**What the exercise asks:**
Will you repeat the items word for word, from the line with "Is (left=98, top=82, right=113, bottom=97): coastal" through the line with "Answer: the shallow", leaving the pictures out of your answer?

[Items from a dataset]
□ □ □ □ □ □ □

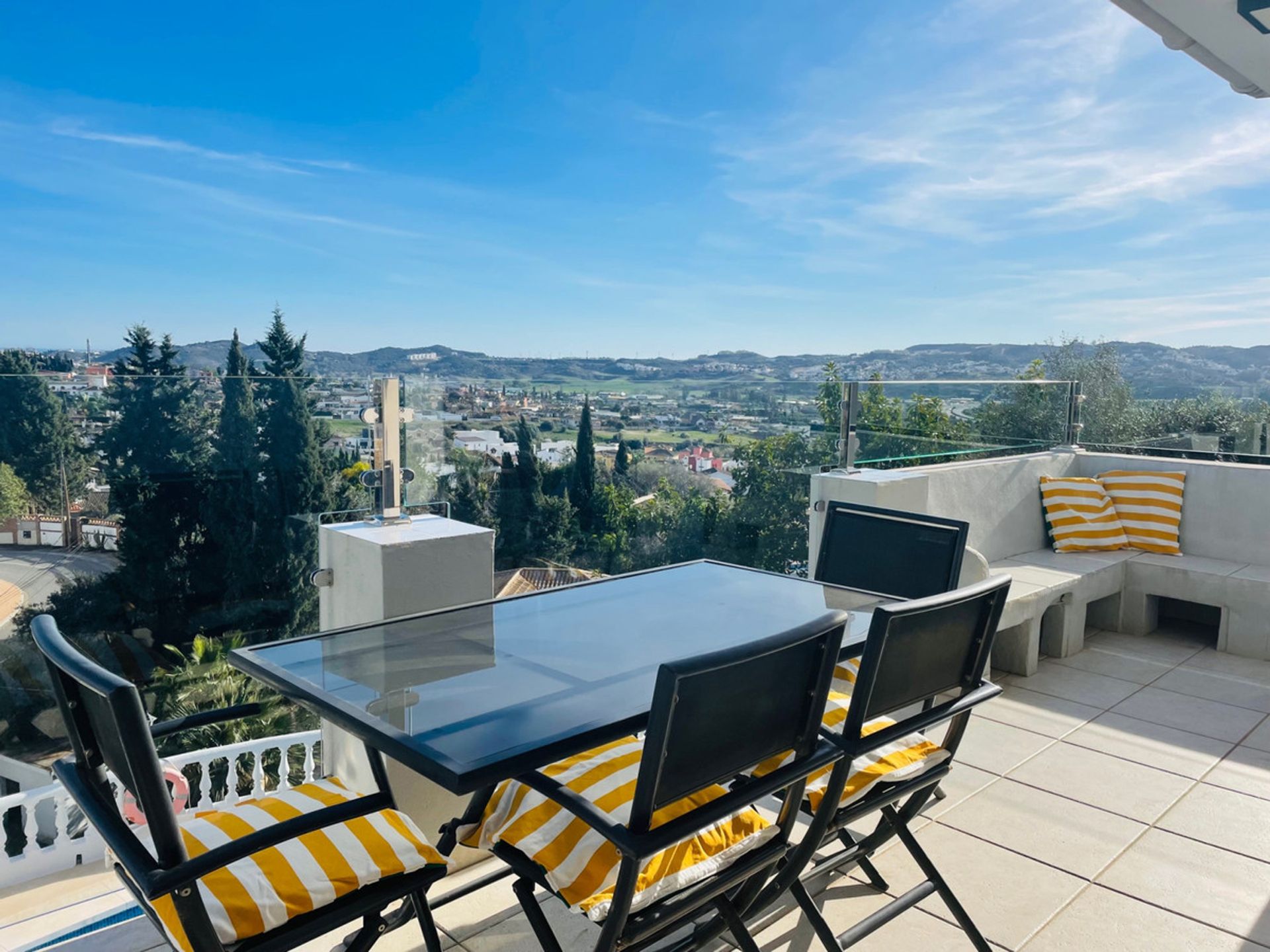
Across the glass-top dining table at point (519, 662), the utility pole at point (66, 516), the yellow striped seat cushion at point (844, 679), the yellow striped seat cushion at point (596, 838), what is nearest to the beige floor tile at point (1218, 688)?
the yellow striped seat cushion at point (844, 679)

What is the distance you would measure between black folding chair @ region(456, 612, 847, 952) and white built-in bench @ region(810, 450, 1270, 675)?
236cm

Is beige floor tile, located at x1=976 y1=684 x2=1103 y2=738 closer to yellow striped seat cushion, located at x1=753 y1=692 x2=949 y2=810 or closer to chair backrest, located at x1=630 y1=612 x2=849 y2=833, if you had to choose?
yellow striped seat cushion, located at x1=753 y1=692 x2=949 y2=810

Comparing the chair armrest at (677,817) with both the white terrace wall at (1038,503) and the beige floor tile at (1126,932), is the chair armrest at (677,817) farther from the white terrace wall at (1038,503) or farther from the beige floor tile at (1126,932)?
the white terrace wall at (1038,503)

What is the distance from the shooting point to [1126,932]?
2.09m

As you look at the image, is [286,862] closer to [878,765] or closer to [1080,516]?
[878,765]

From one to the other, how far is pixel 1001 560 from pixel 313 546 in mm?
3459

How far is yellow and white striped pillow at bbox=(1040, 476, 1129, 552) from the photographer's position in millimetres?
4797

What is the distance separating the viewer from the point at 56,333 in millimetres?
26109

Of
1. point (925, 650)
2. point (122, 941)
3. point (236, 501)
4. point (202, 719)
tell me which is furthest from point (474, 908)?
point (236, 501)

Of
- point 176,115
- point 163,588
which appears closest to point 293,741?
point 163,588

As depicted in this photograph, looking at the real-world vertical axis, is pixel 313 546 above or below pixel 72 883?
above

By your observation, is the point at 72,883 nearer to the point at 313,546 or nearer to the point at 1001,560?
the point at 313,546

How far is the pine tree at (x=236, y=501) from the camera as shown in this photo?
2877mm

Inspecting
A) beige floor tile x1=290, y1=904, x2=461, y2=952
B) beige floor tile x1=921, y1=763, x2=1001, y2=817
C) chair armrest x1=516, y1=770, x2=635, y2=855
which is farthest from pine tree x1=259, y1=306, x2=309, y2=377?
chair armrest x1=516, y1=770, x2=635, y2=855
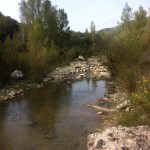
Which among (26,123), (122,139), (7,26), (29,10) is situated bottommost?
(26,123)

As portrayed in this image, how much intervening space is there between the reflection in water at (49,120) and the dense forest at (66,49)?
79.8 inches

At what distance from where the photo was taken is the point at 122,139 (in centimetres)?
513

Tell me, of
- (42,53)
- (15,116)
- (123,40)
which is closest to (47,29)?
(42,53)

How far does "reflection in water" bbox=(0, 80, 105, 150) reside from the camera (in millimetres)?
9000

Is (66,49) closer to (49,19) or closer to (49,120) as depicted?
(49,19)

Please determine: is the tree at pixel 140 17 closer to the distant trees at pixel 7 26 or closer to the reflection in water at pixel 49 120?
the distant trees at pixel 7 26

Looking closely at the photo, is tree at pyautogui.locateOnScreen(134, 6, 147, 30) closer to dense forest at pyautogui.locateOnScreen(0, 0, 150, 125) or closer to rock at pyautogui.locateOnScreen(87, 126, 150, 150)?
dense forest at pyautogui.locateOnScreen(0, 0, 150, 125)

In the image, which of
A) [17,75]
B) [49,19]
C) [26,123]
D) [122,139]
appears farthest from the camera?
[49,19]

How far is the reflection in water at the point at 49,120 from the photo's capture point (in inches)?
354

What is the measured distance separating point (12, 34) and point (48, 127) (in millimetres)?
29397

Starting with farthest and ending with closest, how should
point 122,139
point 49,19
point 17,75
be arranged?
point 49,19, point 17,75, point 122,139

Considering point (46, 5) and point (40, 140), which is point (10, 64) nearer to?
point (40, 140)

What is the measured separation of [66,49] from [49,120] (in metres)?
26.8

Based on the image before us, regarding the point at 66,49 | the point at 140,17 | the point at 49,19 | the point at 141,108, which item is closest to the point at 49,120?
the point at 141,108
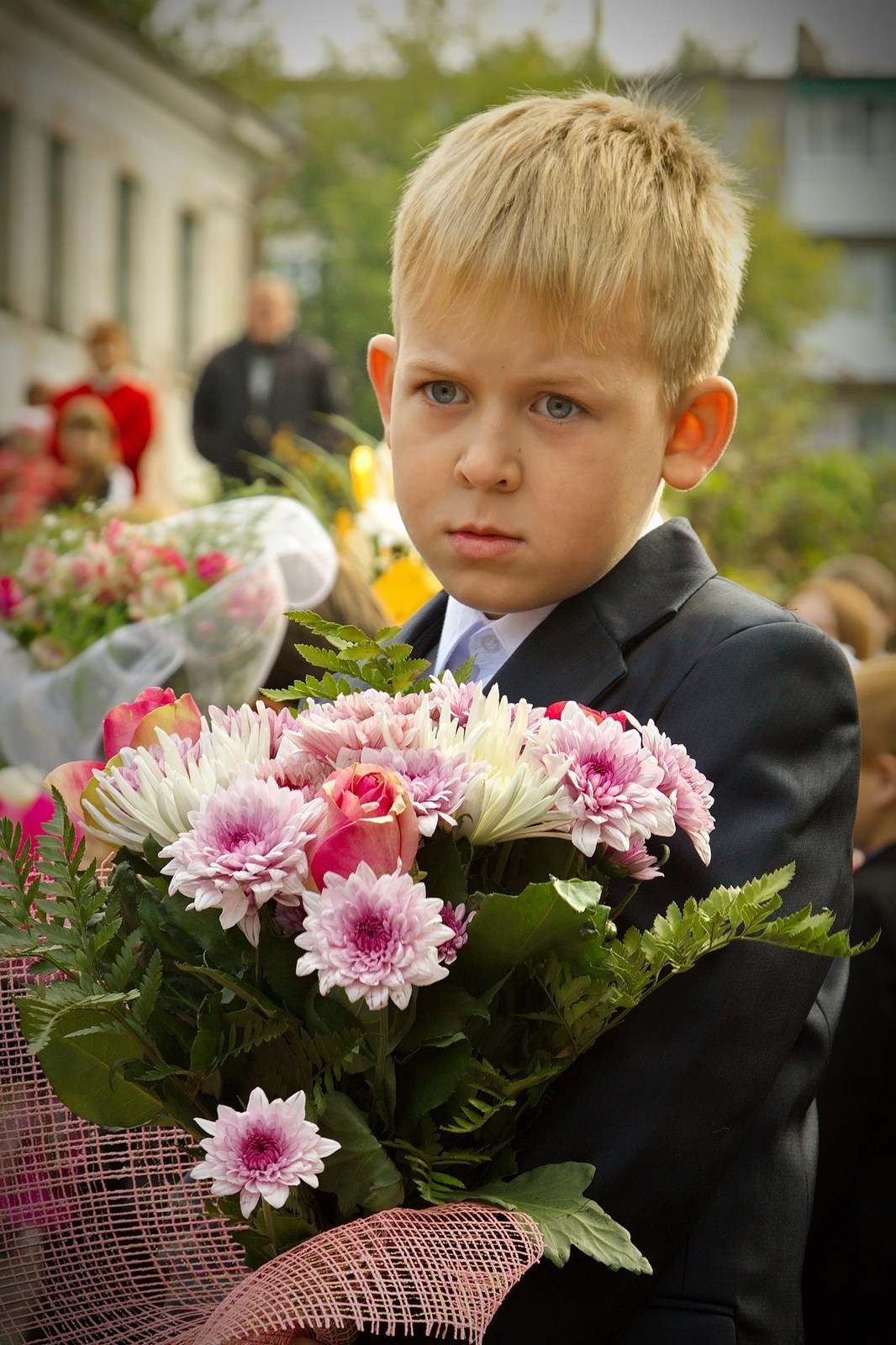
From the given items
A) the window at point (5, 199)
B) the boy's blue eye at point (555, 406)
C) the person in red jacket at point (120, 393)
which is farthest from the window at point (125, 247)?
the boy's blue eye at point (555, 406)

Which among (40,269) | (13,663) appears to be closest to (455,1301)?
(13,663)

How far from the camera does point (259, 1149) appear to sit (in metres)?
1.17

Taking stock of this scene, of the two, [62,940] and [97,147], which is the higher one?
[97,147]

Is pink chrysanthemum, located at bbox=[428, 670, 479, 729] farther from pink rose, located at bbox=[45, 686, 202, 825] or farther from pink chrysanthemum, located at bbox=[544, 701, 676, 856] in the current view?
pink rose, located at bbox=[45, 686, 202, 825]

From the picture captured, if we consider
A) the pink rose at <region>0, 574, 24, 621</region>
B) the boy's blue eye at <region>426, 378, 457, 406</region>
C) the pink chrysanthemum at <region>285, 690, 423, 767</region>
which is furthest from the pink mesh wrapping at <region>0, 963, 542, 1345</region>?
the pink rose at <region>0, 574, 24, 621</region>

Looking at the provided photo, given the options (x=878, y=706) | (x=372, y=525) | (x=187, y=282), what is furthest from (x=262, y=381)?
(x=187, y=282)

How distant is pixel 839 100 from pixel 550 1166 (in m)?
52.5

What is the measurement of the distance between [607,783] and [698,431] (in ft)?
1.93

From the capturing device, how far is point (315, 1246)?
1204mm

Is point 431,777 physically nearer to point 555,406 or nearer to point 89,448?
point 555,406

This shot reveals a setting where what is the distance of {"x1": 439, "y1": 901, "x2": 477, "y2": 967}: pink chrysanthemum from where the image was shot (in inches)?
46.9

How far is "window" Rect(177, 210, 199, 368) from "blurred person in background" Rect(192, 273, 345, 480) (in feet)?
58.9

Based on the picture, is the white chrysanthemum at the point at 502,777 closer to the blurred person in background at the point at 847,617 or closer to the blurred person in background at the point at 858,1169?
the blurred person in background at the point at 858,1169

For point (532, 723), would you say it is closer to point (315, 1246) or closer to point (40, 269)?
point (315, 1246)
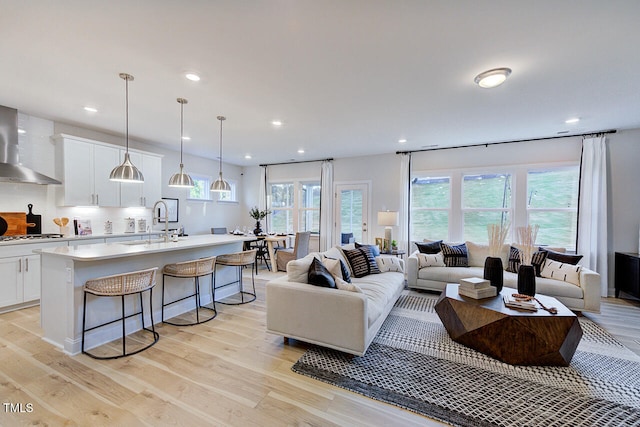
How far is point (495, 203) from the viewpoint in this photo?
528 cm

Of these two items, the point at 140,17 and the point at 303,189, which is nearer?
the point at 140,17

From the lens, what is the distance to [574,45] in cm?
213

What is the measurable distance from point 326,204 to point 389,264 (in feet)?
9.85

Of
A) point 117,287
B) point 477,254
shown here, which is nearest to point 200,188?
point 117,287

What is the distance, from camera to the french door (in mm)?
6445

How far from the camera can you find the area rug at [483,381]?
179 centimetres

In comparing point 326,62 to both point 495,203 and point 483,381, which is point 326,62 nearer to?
point 483,381

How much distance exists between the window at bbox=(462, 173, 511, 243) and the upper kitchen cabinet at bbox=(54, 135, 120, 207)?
261 inches

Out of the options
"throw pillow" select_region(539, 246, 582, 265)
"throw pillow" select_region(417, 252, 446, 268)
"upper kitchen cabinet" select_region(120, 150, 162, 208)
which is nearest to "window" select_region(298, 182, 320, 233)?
"throw pillow" select_region(417, 252, 446, 268)

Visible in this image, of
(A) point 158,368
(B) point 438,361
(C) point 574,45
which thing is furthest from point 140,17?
(B) point 438,361

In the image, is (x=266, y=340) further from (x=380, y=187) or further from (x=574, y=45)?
(x=380, y=187)

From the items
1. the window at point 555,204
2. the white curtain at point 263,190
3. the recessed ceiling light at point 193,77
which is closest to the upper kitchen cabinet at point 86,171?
the recessed ceiling light at point 193,77

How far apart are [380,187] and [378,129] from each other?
2037mm

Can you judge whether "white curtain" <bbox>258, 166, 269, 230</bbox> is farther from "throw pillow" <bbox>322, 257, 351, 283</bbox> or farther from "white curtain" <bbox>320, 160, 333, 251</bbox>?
"throw pillow" <bbox>322, 257, 351, 283</bbox>
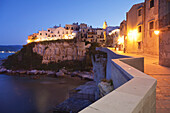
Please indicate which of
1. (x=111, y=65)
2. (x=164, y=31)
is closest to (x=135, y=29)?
(x=164, y=31)

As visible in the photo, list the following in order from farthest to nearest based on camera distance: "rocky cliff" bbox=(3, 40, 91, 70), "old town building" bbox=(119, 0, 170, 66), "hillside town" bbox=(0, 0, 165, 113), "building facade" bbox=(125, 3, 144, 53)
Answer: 1. "rocky cliff" bbox=(3, 40, 91, 70)
2. "building facade" bbox=(125, 3, 144, 53)
3. "old town building" bbox=(119, 0, 170, 66)
4. "hillside town" bbox=(0, 0, 165, 113)

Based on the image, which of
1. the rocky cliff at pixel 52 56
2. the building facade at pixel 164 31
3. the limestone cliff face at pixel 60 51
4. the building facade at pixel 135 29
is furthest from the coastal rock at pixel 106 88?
the limestone cliff face at pixel 60 51

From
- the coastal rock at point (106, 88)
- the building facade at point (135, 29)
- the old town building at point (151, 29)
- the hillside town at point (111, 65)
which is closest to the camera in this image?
the hillside town at point (111, 65)

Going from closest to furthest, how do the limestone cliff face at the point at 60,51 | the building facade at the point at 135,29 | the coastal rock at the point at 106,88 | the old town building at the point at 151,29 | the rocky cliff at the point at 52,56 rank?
the coastal rock at the point at 106,88 < the old town building at the point at 151,29 < the building facade at the point at 135,29 < the rocky cliff at the point at 52,56 < the limestone cliff face at the point at 60,51

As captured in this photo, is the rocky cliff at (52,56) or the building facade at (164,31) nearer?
the building facade at (164,31)

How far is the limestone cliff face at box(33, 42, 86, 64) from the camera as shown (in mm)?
48013

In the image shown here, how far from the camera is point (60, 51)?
51.2 metres

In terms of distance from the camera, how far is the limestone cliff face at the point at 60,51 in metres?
48.0

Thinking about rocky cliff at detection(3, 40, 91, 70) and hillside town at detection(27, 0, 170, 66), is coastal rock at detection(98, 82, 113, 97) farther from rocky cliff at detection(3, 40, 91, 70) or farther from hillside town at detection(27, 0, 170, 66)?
rocky cliff at detection(3, 40, 91, 70)

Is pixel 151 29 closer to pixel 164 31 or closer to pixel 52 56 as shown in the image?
pixel 164 31

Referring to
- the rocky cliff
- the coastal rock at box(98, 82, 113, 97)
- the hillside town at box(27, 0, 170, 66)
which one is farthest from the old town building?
the rocky cliff

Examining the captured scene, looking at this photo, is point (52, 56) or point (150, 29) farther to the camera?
point (52, 56)

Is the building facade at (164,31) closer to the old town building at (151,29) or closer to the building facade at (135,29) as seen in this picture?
the old town building at (151,29)

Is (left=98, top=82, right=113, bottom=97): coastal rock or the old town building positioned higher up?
the old town building
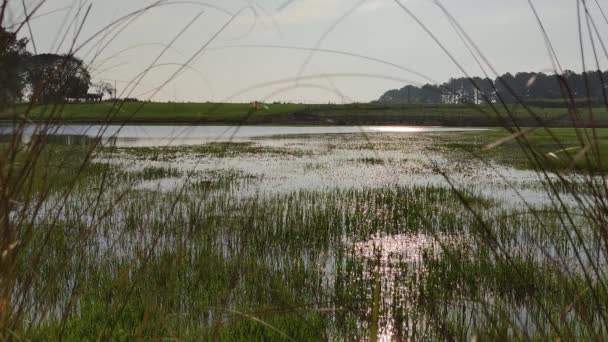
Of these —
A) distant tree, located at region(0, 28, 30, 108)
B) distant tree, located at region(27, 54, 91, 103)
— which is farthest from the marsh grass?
distant tree, located at region(0, 28, 30, 108)

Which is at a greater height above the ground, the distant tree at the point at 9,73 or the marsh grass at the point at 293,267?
the distant tree at the point at 9,73

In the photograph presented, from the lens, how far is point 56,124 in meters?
2.56

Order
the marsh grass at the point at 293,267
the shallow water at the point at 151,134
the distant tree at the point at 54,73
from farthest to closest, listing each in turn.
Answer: the shallow water at the point at 151,134 < the distant tree at the point at 54,73 < the marsh grass at the point at 293,267

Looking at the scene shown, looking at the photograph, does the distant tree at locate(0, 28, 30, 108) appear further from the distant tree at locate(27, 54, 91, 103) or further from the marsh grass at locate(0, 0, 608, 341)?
the marsh grass at locate(0, 0, 608, 341)

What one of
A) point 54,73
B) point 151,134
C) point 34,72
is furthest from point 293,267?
point 151,134

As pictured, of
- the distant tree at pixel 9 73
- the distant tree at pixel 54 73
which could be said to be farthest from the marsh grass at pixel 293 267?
the distant tree at pixel 9 73

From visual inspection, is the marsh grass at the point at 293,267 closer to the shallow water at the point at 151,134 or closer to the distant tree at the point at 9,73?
the shallow water at the point at 151,134

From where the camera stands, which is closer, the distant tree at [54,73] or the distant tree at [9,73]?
the distant tree at [54,73]

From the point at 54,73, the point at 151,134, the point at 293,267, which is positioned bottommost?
the point at 293,267

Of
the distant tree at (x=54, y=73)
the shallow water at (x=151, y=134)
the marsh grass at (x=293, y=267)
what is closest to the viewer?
the marsh grass at (x=293, y=267)

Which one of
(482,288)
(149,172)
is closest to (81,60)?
(482,288)

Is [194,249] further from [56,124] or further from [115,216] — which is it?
[56,124]

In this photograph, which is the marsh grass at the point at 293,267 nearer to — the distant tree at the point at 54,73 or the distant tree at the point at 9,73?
the distant tree at the point at 54,73

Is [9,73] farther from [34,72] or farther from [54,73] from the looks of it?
[54,73]
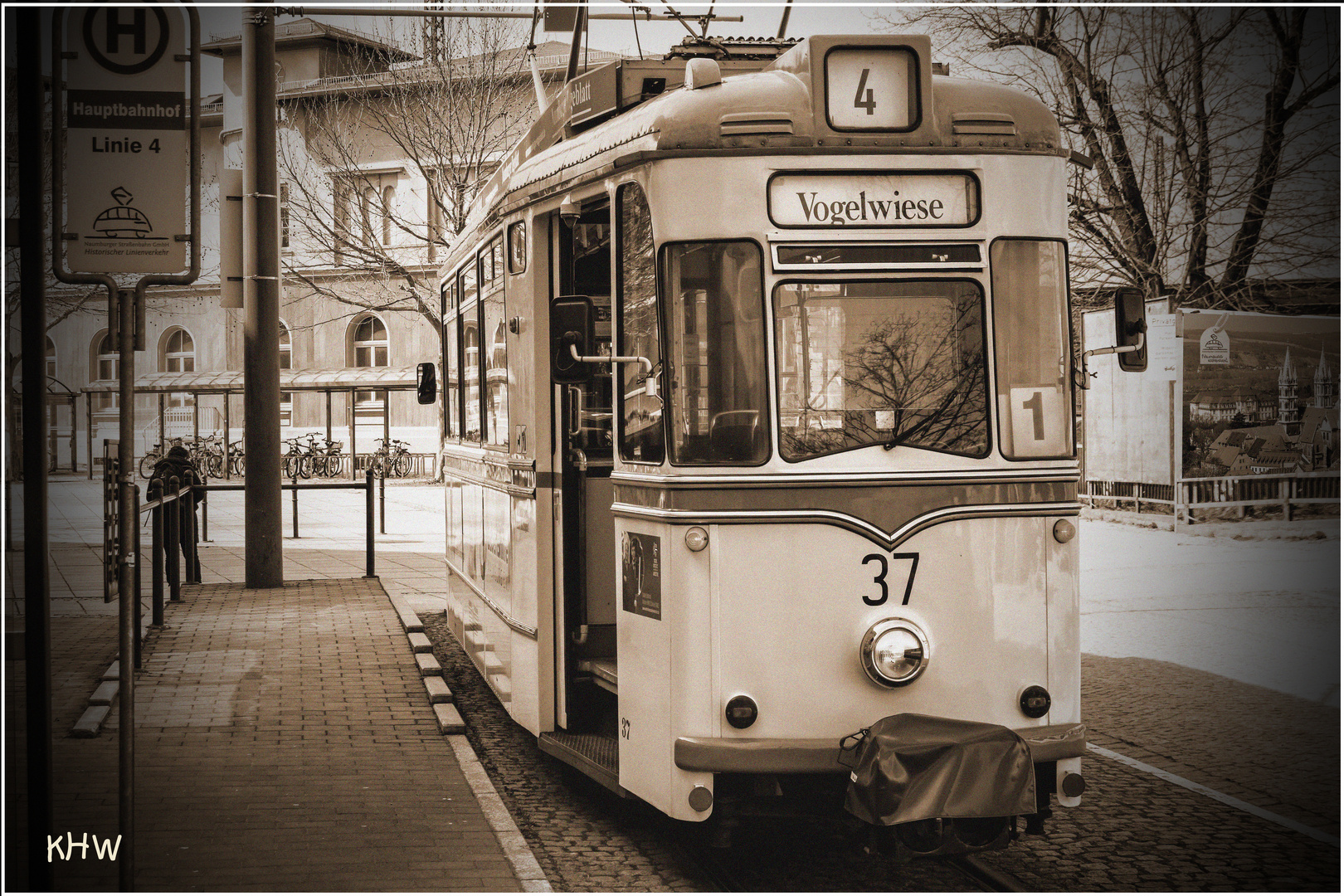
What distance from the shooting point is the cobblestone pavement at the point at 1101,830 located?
16.5 ft

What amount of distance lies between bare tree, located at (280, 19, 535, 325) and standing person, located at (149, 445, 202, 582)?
52.2ft

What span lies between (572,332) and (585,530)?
1491 mm

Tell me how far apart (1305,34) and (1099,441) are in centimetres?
601

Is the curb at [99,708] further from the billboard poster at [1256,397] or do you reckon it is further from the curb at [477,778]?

□ □ □ □ □ □ □

**In response:**
Is (left=98, top=82, right=113, bottom=97): coastal rock or the old town building positioned higher up?
the old town building
Of these —
A) distant tree, located at region(0, 28, 30, 108)
B) distant tree, located at region(27, 54, 91, 103)
— which is farthest from the marsh grass?
distant tree, located at region(0, 28, 30, 108)

Which is at a greater height above the ground, the distant tree at the point at 9,73 or the marsh grass at the point at 293,267?
the distant tree at the point at 9,73

In the photograph presented, from the lens, how far is point 56,124 in meters?
2.56

Order
the marsh grass at the point at 293,267
the shallow water at the point at 151,134
the distant tree at the point at 54,73
from farthest to closest, listing each in turn.
Answer: the shallow water at the point at 151,134 < the distant tree at the point at 54,73 < the marsh grass at the point at 293,267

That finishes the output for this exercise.